The Navara's passenger compartment became unstable in the impact and would have been unable to withstand greater loading. The chassis rail collapsed on the impacted side, allowing a significant level of intrusion into the driver's footwell. As a result, the dummy readings indicated a high risk of injury to the left tibia. In addition, the accelerator pedal moved rearwards more than 200mm, presenting a further risk of injury to the driver's lower legs. Structures in the dashboard presented a hazard to the knees and femurs of both the driver and the passenger. Protection of the driver's chest was rated as weak owing to the extent to which the chest was compressed, combined with the threat posed by the unstable passenger compartment. The passenger's neck was bent rearwards in the impact, presenting a high risk of life-threatening injury. The airbags and seatbelt pretensioners were triggered late in the impact and readings from the driver dummy's head also indicated a high risk of life threatening injury. The Navara has been awarded a one star rating as its performance in frontal impact did not reach the minimum level required for a higher rating. Moreover, the unacceptably high risk of life threatening injury to the driver's head and the passenger's neck have led to that star being struck through. Nissan have already introduced a counter-measure to overcome the delayed deployment of the frontal airbags. The change has already been introduced in production cars and Nissan will contact owners to advise them to get their cars upgraded at their dealers. Euro NCAP will assess the modified car in the near future.
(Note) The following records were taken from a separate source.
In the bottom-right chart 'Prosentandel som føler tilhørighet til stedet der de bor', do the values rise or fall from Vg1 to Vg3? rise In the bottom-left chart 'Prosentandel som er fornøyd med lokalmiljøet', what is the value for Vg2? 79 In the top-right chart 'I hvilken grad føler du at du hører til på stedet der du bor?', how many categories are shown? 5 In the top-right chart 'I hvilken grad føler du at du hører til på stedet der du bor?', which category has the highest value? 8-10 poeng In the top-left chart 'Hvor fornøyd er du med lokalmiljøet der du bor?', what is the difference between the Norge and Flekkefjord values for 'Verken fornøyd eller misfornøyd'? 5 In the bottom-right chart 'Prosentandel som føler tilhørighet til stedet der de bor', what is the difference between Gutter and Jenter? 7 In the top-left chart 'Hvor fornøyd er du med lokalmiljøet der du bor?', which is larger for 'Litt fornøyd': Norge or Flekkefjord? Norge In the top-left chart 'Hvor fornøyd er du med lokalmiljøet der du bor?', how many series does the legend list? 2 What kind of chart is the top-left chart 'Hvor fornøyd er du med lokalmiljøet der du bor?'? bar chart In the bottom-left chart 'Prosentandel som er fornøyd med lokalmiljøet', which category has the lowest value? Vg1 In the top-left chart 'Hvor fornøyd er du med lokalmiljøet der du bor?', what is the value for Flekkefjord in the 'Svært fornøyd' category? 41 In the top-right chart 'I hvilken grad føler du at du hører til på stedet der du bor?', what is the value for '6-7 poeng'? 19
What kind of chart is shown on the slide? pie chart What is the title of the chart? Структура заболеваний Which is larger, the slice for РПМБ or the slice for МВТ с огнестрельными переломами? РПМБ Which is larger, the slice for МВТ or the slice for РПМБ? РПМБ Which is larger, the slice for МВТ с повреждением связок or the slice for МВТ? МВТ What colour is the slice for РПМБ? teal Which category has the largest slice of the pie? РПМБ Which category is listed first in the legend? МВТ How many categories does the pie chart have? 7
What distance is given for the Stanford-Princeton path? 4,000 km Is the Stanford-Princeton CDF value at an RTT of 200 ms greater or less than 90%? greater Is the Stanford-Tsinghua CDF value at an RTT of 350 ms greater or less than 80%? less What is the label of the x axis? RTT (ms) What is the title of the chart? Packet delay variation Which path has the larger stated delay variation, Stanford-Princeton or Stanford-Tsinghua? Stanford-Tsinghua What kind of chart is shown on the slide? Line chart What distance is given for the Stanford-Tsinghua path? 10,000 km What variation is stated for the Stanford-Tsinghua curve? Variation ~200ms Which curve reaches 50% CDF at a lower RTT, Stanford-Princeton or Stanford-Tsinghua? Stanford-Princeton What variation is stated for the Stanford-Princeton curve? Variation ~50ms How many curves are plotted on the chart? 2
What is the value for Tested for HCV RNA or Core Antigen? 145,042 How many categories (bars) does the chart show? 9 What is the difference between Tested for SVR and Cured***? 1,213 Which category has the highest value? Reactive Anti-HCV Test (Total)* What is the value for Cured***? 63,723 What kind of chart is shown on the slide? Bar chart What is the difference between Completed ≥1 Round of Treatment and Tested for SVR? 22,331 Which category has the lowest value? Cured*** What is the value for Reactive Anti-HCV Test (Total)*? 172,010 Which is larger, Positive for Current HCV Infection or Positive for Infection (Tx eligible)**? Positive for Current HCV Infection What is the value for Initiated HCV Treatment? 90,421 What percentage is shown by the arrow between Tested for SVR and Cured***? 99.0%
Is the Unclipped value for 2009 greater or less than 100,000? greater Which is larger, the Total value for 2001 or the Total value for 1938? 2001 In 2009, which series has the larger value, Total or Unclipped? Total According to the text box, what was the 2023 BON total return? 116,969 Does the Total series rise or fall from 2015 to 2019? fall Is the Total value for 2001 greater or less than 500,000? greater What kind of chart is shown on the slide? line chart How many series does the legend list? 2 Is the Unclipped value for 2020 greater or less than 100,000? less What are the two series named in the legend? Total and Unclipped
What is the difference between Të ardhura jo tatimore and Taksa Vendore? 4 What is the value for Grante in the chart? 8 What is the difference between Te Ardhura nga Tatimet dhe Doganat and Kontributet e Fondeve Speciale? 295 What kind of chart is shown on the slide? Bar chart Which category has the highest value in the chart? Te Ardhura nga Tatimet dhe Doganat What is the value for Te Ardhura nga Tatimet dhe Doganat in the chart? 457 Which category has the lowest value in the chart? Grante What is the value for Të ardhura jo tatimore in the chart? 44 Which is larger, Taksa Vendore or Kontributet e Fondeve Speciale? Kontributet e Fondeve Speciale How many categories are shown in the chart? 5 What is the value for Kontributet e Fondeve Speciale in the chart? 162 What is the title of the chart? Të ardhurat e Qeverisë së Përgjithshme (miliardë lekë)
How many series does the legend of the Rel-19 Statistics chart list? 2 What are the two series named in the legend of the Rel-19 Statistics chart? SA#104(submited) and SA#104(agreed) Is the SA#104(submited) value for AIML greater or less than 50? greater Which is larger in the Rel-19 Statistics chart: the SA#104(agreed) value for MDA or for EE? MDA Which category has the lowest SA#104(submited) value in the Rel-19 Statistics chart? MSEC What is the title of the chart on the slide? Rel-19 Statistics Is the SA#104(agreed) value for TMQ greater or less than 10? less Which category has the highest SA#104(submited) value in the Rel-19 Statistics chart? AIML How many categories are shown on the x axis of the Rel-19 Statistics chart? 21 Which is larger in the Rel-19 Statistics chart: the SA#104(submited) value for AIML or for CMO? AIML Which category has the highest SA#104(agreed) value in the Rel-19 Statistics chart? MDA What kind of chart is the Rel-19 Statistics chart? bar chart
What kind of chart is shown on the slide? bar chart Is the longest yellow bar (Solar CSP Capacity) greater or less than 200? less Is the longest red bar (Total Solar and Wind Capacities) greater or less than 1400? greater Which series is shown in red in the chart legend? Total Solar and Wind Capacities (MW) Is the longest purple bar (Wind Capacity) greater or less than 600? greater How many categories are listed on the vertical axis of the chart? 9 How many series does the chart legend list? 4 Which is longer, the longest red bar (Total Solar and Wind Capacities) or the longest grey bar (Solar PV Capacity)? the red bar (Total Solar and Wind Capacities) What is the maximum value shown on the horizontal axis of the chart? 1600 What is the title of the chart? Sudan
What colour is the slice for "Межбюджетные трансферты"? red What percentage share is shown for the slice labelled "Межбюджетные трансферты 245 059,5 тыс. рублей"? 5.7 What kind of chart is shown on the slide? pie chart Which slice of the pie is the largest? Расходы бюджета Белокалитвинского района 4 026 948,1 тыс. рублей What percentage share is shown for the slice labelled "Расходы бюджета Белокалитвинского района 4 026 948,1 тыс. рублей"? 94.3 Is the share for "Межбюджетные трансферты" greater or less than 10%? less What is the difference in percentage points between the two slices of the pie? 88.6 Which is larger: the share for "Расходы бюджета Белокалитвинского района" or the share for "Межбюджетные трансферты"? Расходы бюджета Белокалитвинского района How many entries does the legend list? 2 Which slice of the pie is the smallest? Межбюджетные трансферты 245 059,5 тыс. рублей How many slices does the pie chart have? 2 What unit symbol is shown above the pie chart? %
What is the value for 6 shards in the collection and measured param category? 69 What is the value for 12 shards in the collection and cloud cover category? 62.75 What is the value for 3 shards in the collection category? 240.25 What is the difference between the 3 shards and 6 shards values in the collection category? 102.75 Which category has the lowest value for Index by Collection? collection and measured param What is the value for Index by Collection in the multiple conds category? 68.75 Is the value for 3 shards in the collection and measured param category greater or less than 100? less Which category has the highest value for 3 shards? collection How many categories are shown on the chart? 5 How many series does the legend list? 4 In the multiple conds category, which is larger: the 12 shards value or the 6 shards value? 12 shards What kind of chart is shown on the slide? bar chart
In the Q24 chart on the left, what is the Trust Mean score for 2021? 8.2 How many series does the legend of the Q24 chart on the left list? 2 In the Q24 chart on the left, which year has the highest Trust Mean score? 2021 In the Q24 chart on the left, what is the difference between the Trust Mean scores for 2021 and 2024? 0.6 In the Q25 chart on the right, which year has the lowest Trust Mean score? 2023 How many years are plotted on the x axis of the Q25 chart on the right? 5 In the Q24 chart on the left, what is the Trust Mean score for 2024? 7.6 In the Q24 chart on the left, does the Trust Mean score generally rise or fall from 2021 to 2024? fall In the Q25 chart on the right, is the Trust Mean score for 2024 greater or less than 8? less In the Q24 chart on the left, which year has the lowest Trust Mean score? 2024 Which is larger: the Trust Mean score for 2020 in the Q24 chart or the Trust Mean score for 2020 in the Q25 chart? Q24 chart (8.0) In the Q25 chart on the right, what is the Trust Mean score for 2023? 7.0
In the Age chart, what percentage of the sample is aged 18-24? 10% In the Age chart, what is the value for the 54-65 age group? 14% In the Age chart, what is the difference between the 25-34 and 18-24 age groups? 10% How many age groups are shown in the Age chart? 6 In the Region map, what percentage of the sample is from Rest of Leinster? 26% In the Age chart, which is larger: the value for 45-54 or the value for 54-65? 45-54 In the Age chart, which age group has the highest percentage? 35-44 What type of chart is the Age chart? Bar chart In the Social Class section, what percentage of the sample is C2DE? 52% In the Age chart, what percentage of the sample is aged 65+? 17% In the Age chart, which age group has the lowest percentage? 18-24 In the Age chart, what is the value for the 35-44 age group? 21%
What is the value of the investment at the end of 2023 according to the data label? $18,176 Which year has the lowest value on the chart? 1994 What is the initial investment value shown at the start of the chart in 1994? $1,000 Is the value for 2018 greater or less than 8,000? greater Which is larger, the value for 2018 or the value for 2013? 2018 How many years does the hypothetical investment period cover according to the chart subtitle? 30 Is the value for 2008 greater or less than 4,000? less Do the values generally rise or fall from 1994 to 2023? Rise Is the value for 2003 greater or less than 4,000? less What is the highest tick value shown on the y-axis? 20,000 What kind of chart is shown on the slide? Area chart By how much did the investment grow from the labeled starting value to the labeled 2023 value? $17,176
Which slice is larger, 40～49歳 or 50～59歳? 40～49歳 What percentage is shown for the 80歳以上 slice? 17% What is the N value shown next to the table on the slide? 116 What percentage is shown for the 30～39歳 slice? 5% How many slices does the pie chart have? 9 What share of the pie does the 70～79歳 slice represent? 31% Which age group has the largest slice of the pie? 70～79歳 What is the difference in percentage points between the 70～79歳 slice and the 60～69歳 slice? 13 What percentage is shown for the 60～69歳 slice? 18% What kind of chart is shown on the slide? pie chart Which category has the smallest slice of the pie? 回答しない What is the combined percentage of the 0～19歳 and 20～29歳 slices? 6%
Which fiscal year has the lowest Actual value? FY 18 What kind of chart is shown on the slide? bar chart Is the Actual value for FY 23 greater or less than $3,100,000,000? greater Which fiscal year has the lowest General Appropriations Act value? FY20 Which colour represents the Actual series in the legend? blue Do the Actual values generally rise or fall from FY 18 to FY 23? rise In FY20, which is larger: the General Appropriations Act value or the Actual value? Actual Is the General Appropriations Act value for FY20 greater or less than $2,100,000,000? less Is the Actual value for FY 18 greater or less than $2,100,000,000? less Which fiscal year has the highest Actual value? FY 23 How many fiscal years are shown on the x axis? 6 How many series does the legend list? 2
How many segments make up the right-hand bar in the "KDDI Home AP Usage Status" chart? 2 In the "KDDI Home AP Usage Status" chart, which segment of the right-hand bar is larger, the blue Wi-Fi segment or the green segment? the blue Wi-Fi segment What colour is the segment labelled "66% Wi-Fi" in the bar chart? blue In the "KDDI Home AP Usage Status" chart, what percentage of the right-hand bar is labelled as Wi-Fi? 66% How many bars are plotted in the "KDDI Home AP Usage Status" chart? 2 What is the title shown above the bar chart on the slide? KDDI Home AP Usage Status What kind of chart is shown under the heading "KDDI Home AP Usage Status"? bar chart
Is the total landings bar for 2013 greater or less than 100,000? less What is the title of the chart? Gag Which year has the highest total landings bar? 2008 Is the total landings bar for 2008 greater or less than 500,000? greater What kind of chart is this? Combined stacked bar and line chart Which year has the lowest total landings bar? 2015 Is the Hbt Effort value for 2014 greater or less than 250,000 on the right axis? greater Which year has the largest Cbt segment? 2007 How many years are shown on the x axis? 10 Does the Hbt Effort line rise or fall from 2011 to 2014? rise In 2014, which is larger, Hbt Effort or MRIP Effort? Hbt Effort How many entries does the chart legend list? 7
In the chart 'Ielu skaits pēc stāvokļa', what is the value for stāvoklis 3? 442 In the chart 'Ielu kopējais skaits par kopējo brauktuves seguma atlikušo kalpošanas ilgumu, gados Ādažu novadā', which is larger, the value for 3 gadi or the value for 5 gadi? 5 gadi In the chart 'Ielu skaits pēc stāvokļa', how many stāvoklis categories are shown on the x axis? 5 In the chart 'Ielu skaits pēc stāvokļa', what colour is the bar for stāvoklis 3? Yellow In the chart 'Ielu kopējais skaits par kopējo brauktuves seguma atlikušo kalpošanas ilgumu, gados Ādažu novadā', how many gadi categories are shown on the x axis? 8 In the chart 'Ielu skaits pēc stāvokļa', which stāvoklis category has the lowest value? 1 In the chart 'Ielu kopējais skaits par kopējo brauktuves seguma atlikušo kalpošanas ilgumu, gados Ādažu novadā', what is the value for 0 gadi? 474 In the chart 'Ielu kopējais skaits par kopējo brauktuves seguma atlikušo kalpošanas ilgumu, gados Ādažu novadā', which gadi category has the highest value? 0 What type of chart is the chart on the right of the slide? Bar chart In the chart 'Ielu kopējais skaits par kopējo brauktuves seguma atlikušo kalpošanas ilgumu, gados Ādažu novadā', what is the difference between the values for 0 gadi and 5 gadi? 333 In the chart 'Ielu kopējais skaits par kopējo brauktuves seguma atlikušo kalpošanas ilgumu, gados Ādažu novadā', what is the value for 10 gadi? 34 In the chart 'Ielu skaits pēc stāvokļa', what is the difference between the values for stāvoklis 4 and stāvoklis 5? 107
The Navara scored maximum points in the side impact test. A head-protecting airbag is not standard equipment so a pole test was not performed
The Navara scored maximum points for its protection of the 3 year old, based on the dummy readings in the frontal and side impact tests. The presence of ISOFIX anchorages in the rear outboard seats was not clearly marked. The warning label on the passenger's sun visor clearly conveyed the dangers of using a rearward facing child restraint in that seating position without first disabling the airbag.
The part of the bonnet surface most likely to be hit by an adult's head was rated predominantly fair for the protection it offered. All other areas - bonnet surface likely to hit by a child's head, the front edge of the bonnet and the bumper - were rated as predominantly poor.